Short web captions
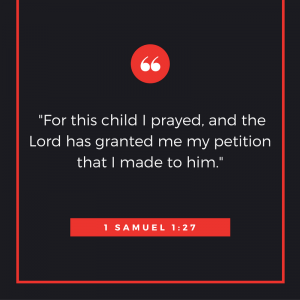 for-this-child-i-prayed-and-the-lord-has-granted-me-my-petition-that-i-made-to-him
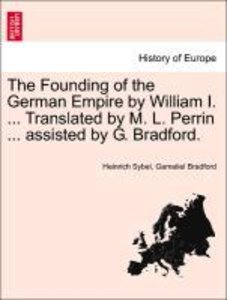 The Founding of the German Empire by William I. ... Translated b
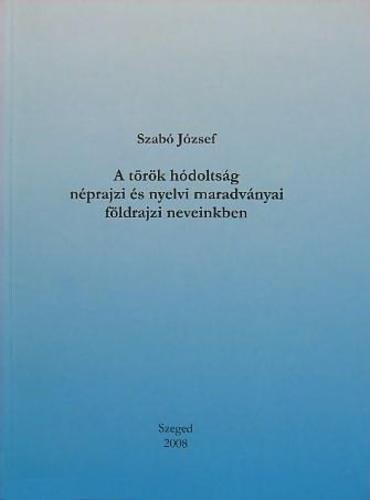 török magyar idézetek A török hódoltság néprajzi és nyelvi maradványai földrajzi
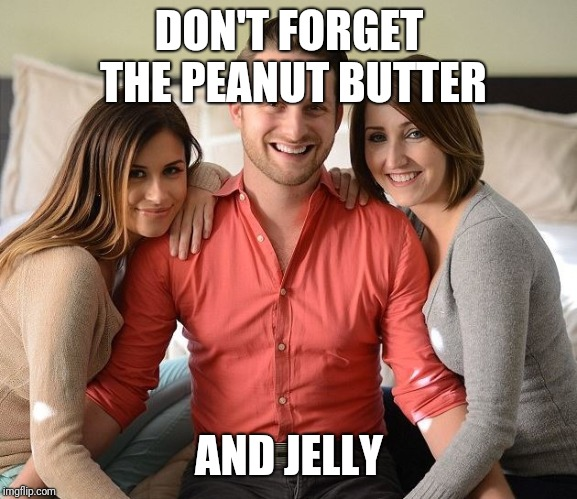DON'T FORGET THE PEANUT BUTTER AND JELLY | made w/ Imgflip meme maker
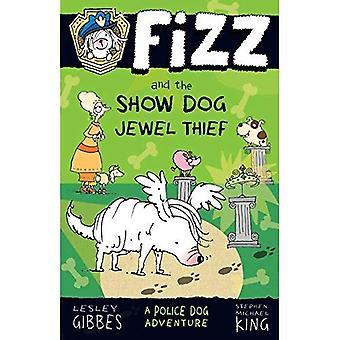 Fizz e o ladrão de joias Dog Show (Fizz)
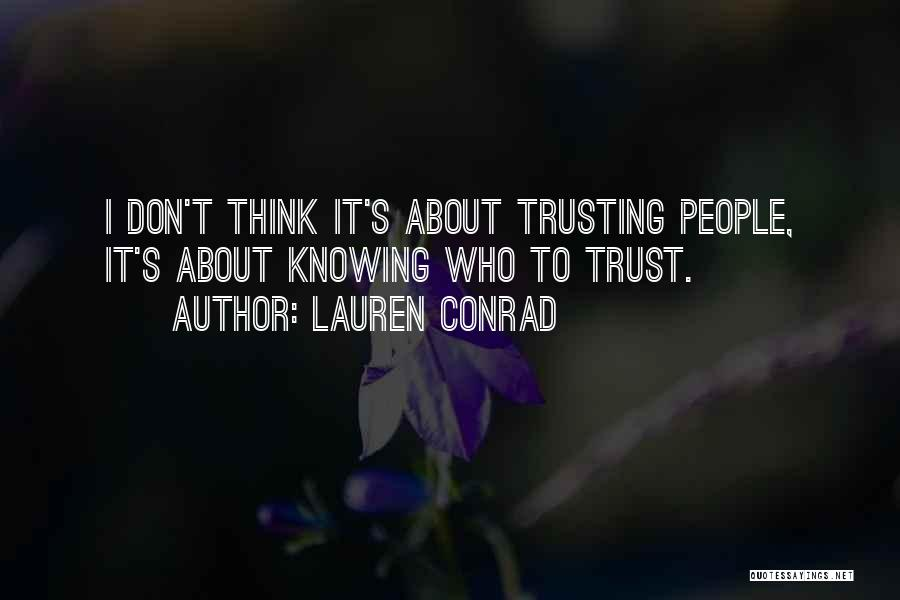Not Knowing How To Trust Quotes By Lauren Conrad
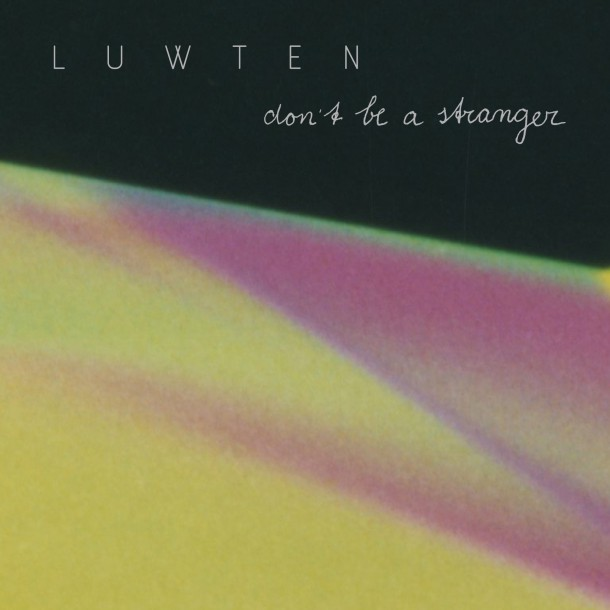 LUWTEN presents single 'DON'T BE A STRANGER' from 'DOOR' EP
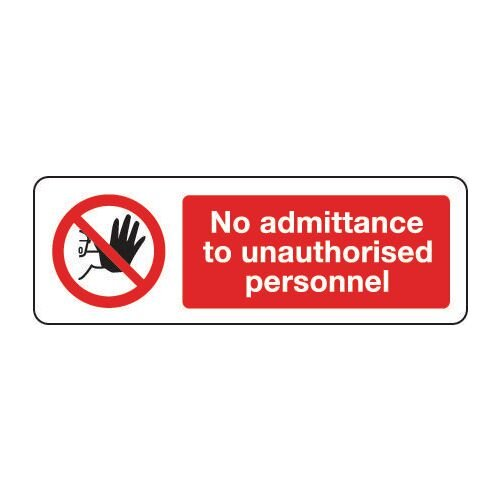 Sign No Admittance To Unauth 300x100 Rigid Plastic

Task objective.
Where pictures sit among the data above, omit them, and output the rest exactly.

Answer to this problem.
 for-this-child-i-prayed-and-the-lord-has-granted-me-my-petition-that-i-made-to-him
 The Founding of the German Empire by William I. ... Translated b
 török magyar idézetek A török hódoltság néprajzi és nyelvi maradványai földrajzi
DON'T FORGET THE PEANUT BUTTER AND JELLY | made w/ Imgflip meme maker
 Fizz e o ladrão de joias Dog Show (Fizz)
Not Knowing How To Trust Quotes By Lauren Conrad
 LUWTEN presents single 'DON'T BE A STRANGER' from 'DOOR' EP
 Sign No Admittance To Unauth 300x100 Rigid Plastic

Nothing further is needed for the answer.